2.6. In de uitspraak van 11 november 2009 heeft de Afdeling, anders dan door de raad gesteld, nog geen oordeel gegeven over de archeologische aspecten van het plan. Het staat de stichting vrij, binnen de grenzen van de goede procesorde - die naar het oordeel van de Afdeling hier niet zijn overschreden - dit argument in het beroep tegen het hernieuwde goedkeuringsbesluit alsnog naar voren te brengen.
Volgens de plantoelichting staat het plangebied niet op de Indicatieve Kaart Archeologische Waarden. Een zeer klein deel van de westelijke rand van het plangebied heeft op de Cultuurhistorische Waardenkaart een middelhoge tot hoge verwachtingswaarde. Voor het plangebied zijn geen gerede aanwijzingen voor daadwerkelijk archeologische waarden, zo staat in de plantoelichting.
Voorts heeft de raad in zijn schriftelijke uiteenzetting te kennen gegeven dat aanvullend archeologisch onderzoek heeft plaatsgevonden ter plaatse van de voorziene locatie van de noordelijke ontsluitingsweg
Vught-Noord in deelgebied De Hagen en dat uit dit onderzoek is gebleken dat de bodem reeds dusdanig is verstoord dat de kans op archeologische vondsten nihil is.
In hetgeen de stichting heeft aangevoerd, ziet de Afdeling gelet hierop geen grond voor het oordeel dat de door haar genoemde voorwaarden in het plan hadden moeten worden opgenomen.
2.7. De conclusie is dat hetgeen de stichting heeft aangevoerd geen aanleiding geeft voor het oordeel dat het college zich niet in redelijkheid op het standpunt heeft kunnen stellen dat het plan niet in strijd is met een goede ruimtelijke ordening. In het aangevoerde wordt evenmin aanleiding gevonden voor het oordeel dat het bestreden besluit anderszins is voorbereid of genomen in strijd met het recht. Het beroep is ongegrond.

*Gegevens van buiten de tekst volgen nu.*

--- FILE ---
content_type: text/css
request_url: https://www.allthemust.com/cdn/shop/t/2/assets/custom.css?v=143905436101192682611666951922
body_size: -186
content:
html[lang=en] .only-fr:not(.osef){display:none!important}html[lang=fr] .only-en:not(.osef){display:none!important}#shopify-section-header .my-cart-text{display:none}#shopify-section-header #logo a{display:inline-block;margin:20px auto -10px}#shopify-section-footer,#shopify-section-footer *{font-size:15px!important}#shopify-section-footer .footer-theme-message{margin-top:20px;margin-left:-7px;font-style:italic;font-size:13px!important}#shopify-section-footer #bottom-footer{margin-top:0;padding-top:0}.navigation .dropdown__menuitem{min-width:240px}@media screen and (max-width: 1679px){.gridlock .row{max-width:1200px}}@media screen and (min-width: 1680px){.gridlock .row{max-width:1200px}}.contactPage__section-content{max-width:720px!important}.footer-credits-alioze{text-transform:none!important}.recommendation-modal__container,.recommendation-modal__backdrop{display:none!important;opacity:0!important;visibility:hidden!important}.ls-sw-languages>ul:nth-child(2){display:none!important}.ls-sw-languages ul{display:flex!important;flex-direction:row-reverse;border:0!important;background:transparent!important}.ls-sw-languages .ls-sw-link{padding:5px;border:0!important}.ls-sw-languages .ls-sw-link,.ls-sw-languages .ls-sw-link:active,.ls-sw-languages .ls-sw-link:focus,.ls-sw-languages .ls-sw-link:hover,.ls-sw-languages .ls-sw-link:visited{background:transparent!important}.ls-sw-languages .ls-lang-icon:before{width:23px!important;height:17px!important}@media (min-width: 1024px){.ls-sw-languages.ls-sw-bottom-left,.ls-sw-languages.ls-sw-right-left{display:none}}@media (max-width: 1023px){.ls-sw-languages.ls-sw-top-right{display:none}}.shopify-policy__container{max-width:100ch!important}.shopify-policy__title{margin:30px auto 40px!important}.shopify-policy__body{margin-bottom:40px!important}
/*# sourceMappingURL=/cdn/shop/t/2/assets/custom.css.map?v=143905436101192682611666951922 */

2.8. Voor een proceskostenveroordeling bestaat geen aanleiding.
De Afdeling bestuursrechtspraak van de Raad van State
Recht doende in naam der Koningin:
verklaart het beroep ongegrond.
Aldus vastgesteld door mr. J.A.W. Scholten-Hinloopen, voorzitter, en mr. J. Hoekstra en mr. N.S.J. Koeman, leden, in tegenwoordigheid van mr. R.P.F. Boermans, ambtenaar van staat.